§ Passage for review:

[Start of section]

Researchers know that sleep deprivation makes people and animals less functional. Now a team of researchers in Wisconsin and Italy has found that in rats kept awake past their bed times, the brains begin to turn themselves off, neuron by neuron, though the rat is still awake.
Not only that, but the neurons that we use the most during the day are the ones that appear most likely to go offline.
"It's very worrisome. It means that even before we have obvious global signs of sleepiness, there are more local signs of tiredness and they have consequences on performance," says Chiara Cirelli, a professor of psychiatry at the University of Wisconsin-Madison? and one of the researchers.
"It's the first time anyone has thought about sleep at the single cell level," says Christopher Colwell, a professor in the Laboratory of Sleep and Circadian Medicine at the University of California-Los Angeles School of Medicine. "This study was really clever in suggesting a whole new way of thinking about sleep."
Sleep is crucial to mental and physical health in all animals and it's clearly visible in the brain. When we sleep, slow-wave activity appears in our brains as the neurons in the cortex switch themselves off and go electrically silent. Wakefulness is when our neurons are on and generating spikes of electrical activity.
The researchers, at the University of Wisconsin-Madison? and the Perceptual Robotics Laboratory in Pisa, Italy, kept rats up four hours past their bedtimes and measured their brain waves using an EEG, or electroencephalogram. They found that although the rats were awake, individual neurons in their brains turned themselves off in a random pattern. The shut-down of those neurons, the researchers believe, is why the rats did progressively less well on a task in which they had to find a sugar pellet. Their research is published in this week's edition of the journal Nature.
There's no reason to think this doesn't also happen in the human brain, and Cirelli's group is beginning to do similar studies in people getting ready for brain surgery whose neural pathways are being mapped.
She thinks that it's also likely that the most-used neurons are the ones that turn off. "We have done several studies showing that the neurons that you use the most during the waking day are the ones that need to go to sleep the most when you're tried. At a certain point, and we don't know exactly why, they start saying 'I've had enough. I'm going off-line.'"
While much research has been done on how the brain functions when asleep and when awake, looking at brain function in the sleep-deprived brain at this level is new, says Colwell, who wrote a viewpoint piece about their the paper that is also in Nature this week.
"What they're suggesting is that in the morning, maybe 90% of yours cells are in the wake state and you perform very well," Colwell says. "But as you stay awake longer, your cells start to drift off into sleep and your performance starts to go down, which could provide an explanation as to why we function less well the longer we've been awake."
The state they describe is different than another reported effect of severe sleep deprivation, called 'microsleeps,' when an individuals suddenly closes their eyes, stops responding to stimuli and shows sleep-like brain wave patterns. These episodes last only three to 15 seconds and appear when subjects are extremely sleep deprived. In this research, the rats were only kept up for four hours beyond their normal bedtime so they weren't severely sleep deprived, only tired. To keep them awake, the researchers continually supplied them with new objects to play with. They videotaped the rats to insure that they were actually awake at all times.
Such testing at the single neuron level requires inserting electrodes into the brain, so they're unlikely to be done on human subjects. However as imaging technology gets better, it may soon be possible to see if the same thing is happening in people.
The research could mean that the 35% of Americans who told the Centers for Disease Control and Prevention that they routinely sleep less than seven hours a night are also having portions of their brains go off-line even though they're still awake.
"The message is you need to take sleep very seriously," says Cirelli. "When you're starting to nod off, it's too late. Even before that, there may be impairment. Respect your need for sleep."

[End of section]

§ What you are asked to do: Rewrite the stretch of the sleep-deprivation article from "Researchers know that" through "to go offline.", replacing "neurons" with "brain cells".

(Stored records)
[Start of section]

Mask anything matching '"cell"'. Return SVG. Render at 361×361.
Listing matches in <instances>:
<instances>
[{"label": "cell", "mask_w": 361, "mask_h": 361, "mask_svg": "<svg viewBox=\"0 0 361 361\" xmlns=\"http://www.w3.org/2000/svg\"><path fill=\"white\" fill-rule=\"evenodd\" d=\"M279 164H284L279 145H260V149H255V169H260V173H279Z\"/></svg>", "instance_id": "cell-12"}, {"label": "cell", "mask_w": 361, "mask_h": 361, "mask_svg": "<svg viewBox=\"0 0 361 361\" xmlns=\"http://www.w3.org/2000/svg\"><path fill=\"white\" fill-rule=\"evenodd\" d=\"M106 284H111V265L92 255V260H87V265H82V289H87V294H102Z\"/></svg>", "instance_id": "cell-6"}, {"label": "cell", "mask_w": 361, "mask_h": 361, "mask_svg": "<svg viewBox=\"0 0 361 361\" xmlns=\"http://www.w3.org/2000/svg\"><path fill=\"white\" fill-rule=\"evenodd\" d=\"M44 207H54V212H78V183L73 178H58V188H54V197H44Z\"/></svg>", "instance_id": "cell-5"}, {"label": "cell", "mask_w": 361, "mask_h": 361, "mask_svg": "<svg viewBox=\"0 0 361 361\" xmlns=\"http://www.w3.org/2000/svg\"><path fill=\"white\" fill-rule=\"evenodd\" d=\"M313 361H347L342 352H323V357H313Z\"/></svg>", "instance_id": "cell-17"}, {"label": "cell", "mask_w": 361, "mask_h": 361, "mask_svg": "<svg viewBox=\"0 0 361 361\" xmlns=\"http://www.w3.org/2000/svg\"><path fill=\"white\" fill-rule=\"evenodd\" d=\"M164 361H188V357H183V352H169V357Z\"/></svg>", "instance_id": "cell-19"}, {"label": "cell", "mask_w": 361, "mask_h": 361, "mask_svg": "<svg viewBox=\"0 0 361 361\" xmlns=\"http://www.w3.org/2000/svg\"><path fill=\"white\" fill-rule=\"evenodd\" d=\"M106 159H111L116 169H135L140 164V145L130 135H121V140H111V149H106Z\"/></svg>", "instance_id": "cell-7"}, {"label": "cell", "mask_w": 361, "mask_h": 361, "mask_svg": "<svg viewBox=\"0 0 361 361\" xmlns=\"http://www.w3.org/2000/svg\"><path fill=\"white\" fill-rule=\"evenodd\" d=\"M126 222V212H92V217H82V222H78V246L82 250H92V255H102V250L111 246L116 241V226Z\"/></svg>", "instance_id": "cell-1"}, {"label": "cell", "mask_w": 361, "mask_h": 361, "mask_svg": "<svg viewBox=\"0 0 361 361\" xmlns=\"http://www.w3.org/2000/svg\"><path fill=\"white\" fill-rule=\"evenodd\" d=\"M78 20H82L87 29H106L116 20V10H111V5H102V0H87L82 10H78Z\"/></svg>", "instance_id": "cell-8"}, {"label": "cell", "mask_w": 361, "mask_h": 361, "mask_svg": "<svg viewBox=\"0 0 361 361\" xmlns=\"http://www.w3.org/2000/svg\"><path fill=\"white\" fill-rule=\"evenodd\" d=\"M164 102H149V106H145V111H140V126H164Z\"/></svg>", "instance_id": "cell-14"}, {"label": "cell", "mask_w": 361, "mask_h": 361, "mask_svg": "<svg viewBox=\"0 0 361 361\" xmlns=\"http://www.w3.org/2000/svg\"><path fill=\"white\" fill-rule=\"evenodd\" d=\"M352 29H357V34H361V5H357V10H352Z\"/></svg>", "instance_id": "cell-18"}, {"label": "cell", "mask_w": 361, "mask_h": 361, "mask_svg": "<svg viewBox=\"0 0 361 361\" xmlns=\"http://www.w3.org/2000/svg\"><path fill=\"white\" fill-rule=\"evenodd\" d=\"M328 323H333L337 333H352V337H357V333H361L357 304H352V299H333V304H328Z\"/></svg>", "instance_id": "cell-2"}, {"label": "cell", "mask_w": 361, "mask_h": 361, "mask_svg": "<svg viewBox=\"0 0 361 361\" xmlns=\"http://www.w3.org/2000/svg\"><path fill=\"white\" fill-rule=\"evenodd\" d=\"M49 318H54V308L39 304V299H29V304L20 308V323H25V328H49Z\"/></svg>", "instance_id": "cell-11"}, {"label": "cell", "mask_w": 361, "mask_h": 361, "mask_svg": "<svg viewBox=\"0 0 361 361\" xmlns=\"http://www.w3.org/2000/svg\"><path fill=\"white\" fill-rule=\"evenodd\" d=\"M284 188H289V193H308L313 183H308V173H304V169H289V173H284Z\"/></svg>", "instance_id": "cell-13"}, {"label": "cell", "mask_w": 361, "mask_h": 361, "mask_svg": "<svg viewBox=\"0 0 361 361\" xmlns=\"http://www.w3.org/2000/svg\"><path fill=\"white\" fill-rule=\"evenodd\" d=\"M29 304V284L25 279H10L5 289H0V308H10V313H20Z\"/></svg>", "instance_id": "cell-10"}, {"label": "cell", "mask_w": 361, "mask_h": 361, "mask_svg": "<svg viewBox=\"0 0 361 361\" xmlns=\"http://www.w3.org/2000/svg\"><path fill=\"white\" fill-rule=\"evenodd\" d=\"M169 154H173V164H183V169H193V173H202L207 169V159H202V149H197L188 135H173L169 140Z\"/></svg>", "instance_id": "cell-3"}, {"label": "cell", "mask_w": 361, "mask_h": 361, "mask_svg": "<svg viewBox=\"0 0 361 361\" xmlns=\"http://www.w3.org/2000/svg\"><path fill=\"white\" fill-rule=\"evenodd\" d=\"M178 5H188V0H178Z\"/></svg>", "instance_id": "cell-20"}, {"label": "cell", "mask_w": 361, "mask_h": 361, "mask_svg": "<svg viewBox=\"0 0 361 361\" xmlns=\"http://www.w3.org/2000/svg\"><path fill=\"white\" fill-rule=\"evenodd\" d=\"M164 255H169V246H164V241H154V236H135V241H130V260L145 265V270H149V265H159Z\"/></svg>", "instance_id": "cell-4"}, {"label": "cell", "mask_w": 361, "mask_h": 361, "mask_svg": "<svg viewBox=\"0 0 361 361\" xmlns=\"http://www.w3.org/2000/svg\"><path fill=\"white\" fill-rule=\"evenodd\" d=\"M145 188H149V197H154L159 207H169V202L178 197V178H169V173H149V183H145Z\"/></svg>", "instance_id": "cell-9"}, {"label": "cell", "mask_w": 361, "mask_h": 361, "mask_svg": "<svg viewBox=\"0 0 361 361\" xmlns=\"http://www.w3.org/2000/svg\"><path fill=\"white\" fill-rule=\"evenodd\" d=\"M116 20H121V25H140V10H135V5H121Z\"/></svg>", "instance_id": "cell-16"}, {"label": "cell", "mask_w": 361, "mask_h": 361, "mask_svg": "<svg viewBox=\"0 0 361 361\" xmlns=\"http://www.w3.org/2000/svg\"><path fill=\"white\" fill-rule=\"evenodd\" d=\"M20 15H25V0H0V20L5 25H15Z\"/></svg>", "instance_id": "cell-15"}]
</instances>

[End of section]

§ Answer space:
Researchers know that sleep deprivation makes people and animals less functional. Now a team of researchers in Wisconsin and Italy has found that in rats kept awake past their bed times, the brains begin to turn themselves off, neuron by neuron, though the rat is still awake.
Not only that, but the brain cells that we use the most during the day are the ones that appear most likely to go offline.